Pegar fogo à cena

2ª Cena do Acto III: Na praia

Um caixão de vidro é carregado por cima do público e até à água. Logo, Eu pego num arco, ateio fogo à flecha e lanço-a ao ar. A órbita descrita é quase perfeita, uma subida seguida de uma descida. E com elas o dénouement desta história que já não está por contar. É o fim do Caos, no fim deste abismo. É aqui que vamos deixar as cinzas do sufocado afogado. O público aplaude e agita lencinhos brancos como quem faz adeus. O caixão arde no lento rebentamento das ondas.

(ouve-se o som de uma trompete estridente ordenar a paragem da peça.)
Que som é este de uma trompete que faz hesitar o seguimento normal das coisas? E quem é que tem a dignidade audaz para fazer parar um funeral? Que sucesso se pode esperar de uma tal decisão feita atitude?

(entra uma pessoa de calças cremes, T-shirt entalada nas calças e óculos à ponta do nariz.)
Encenador: Pois, nem mais nem menos do que o encenador. Faço-me anunciar deste modo, com a pose e a compostura de um rei do drama. Quero dar fim a esta tolice a que não dei permissão. Não está escrito que é o Caos a morrer.

(há ruído de fundo, murmúrios no público, dúvida acerca da desejabilidade desta intervenção, visto estar o público a duvidar dos finais que lhes escapam às expectativas.)
Público: Não está? Que tipo de peça é esta em que o vilão não é punido? Ele já ali vai e o fogo começa a espalhar-se o pelas arestas do caixão.

Encenador: Uma que não é um filme da Disney, uma na qual se trabalhou demasiado para ser este o desfecho a dar-lhe.

Eu: Sabes perfeitamente que tem de ser como tem de ser. Que tipo de espectáculo falhado queres proporcionar a estas tristes mentes que nunca vão ter uma história para contar?

Público: Está a insultar-nos?
Encenador: Está quieto e calado, nunca soubeste as falas como deviam ser. Vai ajudar o teu irmão, não tem de estar preso num caixão.

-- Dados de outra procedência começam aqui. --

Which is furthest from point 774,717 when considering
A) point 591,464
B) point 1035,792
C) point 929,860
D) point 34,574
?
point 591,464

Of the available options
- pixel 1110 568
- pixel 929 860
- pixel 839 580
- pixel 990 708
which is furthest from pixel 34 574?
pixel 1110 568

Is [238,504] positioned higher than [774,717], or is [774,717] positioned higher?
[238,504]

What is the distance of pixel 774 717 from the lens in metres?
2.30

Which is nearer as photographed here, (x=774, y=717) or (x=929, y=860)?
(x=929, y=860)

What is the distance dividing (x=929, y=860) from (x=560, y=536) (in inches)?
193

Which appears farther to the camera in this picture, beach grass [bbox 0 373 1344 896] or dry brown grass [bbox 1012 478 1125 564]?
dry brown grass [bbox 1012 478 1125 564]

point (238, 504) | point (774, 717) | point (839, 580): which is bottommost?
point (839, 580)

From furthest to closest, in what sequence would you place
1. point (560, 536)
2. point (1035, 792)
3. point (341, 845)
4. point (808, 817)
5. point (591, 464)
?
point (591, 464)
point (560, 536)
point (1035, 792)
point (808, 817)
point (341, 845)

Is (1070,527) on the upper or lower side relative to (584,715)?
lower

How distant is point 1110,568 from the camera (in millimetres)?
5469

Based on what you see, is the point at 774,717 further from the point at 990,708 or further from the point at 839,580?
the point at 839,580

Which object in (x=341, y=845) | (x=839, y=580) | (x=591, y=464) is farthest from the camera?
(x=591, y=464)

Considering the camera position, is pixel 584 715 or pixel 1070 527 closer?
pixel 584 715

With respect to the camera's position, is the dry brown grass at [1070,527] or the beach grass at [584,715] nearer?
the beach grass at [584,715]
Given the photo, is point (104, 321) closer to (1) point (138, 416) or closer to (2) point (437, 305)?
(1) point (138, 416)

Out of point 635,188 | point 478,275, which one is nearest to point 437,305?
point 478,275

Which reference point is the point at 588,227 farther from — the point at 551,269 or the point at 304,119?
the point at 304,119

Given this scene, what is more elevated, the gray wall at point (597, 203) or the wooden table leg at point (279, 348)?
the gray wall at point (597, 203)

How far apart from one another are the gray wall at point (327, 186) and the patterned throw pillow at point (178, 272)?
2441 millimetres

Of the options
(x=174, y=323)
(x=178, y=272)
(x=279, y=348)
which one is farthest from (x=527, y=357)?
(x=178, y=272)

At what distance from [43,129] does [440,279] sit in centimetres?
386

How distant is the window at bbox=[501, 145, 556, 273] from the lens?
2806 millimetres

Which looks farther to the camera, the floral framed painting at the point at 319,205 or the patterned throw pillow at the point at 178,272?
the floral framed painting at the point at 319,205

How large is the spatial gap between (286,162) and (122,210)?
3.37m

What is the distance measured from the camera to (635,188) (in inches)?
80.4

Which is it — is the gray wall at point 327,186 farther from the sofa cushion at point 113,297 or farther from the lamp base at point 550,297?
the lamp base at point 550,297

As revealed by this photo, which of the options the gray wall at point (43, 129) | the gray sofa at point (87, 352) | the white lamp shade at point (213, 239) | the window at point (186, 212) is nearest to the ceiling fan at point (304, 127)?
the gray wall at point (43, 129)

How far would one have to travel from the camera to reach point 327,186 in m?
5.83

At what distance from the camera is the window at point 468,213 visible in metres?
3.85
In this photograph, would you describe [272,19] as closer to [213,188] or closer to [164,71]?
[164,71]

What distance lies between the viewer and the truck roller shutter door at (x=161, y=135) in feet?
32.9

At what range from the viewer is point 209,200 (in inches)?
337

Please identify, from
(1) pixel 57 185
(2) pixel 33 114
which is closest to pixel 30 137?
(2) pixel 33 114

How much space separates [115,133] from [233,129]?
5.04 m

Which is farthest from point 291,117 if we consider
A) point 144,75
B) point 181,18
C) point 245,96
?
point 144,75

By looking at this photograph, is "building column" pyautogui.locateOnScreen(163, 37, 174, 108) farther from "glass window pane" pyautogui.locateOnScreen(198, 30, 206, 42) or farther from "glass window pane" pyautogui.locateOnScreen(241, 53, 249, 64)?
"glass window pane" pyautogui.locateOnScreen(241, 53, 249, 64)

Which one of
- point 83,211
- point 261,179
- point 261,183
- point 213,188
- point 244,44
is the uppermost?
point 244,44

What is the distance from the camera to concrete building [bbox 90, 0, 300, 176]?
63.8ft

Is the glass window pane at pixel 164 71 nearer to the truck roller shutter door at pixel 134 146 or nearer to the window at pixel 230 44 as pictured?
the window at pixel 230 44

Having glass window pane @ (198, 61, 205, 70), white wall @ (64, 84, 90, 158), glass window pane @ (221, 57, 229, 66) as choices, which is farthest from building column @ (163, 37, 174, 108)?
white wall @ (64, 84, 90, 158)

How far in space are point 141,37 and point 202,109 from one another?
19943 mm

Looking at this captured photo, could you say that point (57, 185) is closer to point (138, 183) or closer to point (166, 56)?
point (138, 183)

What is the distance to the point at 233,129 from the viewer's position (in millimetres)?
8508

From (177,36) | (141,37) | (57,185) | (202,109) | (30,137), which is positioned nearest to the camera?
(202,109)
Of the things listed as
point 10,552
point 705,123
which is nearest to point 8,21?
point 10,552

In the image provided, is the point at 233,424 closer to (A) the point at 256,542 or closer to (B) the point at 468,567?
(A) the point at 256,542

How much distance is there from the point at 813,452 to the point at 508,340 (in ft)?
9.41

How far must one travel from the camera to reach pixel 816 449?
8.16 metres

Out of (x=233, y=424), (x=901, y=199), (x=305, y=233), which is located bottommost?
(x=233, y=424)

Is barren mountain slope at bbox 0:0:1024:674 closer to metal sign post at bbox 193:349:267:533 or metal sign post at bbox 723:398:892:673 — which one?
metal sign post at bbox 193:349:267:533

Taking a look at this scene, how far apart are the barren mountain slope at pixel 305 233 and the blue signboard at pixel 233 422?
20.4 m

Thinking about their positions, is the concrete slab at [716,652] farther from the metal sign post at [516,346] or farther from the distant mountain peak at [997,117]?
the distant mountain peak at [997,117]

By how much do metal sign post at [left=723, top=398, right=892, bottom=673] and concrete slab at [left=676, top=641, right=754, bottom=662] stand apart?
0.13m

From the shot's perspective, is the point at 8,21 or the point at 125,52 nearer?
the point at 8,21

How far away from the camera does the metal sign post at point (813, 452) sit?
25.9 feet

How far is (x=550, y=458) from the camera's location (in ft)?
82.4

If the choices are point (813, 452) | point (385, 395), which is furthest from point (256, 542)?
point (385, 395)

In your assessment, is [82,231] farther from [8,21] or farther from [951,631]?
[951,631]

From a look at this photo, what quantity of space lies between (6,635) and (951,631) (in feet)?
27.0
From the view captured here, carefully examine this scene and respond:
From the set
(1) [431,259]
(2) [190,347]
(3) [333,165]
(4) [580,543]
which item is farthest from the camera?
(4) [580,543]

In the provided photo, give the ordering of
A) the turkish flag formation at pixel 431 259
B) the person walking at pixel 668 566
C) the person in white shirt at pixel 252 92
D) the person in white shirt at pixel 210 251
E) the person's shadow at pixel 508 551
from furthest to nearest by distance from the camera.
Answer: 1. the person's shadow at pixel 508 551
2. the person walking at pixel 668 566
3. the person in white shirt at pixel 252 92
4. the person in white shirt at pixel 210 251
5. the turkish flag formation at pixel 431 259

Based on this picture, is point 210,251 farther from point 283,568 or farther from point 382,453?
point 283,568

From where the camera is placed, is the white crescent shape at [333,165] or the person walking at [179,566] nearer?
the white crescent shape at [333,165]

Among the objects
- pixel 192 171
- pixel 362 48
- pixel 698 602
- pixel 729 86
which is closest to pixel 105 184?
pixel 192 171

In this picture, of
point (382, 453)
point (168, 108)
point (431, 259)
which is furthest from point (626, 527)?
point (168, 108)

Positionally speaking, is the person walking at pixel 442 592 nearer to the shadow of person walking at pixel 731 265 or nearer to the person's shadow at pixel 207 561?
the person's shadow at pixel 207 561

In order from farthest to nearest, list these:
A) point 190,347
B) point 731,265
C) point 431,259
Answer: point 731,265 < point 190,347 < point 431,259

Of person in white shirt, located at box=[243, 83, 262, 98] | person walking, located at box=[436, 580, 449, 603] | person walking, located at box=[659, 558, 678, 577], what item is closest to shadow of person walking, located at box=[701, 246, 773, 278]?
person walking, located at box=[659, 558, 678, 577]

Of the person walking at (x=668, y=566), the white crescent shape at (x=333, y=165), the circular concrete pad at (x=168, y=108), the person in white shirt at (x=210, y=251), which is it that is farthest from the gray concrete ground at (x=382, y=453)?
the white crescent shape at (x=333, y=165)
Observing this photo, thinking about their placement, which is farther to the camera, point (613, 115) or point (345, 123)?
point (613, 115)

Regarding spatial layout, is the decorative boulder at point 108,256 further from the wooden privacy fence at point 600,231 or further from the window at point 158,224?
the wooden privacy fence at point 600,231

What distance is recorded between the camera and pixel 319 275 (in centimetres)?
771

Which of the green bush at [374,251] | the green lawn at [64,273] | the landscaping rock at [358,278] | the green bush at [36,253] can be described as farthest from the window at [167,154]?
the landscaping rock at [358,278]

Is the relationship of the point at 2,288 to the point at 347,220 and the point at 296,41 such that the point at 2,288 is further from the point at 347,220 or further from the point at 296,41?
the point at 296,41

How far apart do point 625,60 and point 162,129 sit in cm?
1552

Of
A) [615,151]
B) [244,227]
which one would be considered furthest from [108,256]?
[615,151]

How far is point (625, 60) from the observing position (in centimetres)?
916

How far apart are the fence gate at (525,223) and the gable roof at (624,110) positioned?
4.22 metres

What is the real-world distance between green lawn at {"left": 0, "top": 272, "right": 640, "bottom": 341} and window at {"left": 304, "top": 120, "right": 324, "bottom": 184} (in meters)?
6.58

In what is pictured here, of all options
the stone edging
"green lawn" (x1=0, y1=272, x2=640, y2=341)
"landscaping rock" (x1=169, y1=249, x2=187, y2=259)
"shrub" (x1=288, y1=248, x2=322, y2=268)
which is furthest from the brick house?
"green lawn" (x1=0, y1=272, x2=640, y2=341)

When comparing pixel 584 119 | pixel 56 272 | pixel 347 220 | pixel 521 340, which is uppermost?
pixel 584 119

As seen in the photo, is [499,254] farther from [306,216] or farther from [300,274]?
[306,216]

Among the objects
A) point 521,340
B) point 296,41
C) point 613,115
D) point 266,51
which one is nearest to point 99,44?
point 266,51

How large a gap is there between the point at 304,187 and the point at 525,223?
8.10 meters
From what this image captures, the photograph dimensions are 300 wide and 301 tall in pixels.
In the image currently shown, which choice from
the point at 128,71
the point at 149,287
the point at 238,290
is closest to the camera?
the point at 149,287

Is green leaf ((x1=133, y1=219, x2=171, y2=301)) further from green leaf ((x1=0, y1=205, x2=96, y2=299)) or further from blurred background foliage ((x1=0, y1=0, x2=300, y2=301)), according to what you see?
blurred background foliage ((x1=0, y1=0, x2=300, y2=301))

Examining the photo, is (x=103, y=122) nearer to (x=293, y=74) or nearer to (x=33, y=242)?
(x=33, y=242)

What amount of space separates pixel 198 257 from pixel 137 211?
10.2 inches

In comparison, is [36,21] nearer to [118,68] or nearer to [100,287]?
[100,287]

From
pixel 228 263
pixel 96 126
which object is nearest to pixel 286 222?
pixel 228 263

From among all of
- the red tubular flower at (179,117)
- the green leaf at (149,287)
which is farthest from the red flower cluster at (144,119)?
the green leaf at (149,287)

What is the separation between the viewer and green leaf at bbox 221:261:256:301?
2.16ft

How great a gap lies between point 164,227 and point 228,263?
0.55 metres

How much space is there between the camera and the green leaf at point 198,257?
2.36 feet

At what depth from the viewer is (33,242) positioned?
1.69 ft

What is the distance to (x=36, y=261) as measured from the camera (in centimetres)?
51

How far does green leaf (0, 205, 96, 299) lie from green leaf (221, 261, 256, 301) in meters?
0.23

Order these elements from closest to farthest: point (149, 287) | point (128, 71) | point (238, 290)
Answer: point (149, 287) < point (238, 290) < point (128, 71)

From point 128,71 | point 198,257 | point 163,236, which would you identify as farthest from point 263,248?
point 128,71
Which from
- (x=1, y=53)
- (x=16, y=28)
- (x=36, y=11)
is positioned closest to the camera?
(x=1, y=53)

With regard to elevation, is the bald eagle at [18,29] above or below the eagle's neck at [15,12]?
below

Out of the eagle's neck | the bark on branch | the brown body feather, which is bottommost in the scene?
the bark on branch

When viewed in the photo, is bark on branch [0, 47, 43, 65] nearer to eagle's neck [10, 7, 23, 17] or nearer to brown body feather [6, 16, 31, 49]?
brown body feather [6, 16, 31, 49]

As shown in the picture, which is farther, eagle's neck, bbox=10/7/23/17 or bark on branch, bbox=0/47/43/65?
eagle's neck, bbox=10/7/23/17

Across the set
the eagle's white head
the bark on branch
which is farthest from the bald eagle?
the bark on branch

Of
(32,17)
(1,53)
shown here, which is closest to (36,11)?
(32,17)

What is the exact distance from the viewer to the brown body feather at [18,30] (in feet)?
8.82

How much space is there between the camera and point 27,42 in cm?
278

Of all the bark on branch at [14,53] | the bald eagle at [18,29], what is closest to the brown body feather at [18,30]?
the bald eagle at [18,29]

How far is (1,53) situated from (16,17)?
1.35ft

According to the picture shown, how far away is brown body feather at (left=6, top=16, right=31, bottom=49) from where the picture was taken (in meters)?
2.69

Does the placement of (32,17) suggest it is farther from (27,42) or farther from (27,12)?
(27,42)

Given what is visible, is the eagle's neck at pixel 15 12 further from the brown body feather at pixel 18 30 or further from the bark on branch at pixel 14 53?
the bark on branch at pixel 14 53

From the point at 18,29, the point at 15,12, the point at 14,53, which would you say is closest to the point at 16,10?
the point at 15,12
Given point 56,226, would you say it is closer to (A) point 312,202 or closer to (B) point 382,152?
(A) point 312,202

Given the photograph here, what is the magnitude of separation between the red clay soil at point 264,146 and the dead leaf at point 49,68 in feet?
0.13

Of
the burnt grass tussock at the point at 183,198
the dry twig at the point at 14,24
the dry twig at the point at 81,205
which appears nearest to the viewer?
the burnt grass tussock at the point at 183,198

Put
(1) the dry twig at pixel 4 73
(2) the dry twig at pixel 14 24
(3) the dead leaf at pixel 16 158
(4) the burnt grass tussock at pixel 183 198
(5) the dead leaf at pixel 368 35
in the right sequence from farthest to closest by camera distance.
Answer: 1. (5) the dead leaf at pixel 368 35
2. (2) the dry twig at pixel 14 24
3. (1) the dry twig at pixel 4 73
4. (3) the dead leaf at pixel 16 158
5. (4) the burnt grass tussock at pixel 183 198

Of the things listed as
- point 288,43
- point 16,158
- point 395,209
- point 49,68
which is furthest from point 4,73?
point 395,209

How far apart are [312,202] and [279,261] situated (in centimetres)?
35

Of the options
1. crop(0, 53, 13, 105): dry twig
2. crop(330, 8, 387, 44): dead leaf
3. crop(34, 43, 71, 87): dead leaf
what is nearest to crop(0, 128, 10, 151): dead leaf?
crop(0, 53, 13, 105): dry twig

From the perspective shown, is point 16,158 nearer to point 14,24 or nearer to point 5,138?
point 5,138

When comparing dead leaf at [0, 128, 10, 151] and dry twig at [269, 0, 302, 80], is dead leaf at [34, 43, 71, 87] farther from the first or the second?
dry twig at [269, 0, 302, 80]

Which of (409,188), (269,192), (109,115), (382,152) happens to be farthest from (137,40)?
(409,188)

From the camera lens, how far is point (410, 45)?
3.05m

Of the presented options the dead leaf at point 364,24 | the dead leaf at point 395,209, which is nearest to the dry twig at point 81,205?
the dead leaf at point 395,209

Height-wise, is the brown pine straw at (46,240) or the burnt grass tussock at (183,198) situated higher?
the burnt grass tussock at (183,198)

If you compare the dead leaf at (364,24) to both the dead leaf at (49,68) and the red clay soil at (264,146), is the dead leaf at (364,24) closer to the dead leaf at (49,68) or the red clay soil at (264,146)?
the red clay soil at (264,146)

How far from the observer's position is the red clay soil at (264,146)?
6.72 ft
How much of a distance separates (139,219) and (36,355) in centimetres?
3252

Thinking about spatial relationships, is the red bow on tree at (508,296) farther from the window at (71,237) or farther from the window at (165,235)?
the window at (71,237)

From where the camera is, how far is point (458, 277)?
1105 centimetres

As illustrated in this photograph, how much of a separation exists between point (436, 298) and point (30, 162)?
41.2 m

Eu: Como devia ser. Eu é que sei é como as coisas aparentemente são. Ninguém o vai ajudar, primeiro porque morreu afogado na cena anterior, como pensas recuperá-lo?

Encenador: Estás então a dizer-me que mataste um actor? E o público sabe disso? E como é que o fizeste?

Público: Uma festa só é uma festa quando alguém morre. Esta festa é divertida. Nós estamos a apreciar a festa.

Eu: Deixa as coisas procederem como têm de ser. É demasiado tarde para voltar ao plano. Não é agora que vais passar a ideia de que o destino nunca é deixado à chance. O destino tem de ser o que queremos dele fazer.

Encenador: Pobre protagonista. Mataste o teu irmão e queres dizer-me que tal acto fazia parte do destino que queres ter? E o público? Não o censura?

Público: Nós até estamos a gostar. Não é todos os dias que se vê o funeral viking de alguém que não tem direitos.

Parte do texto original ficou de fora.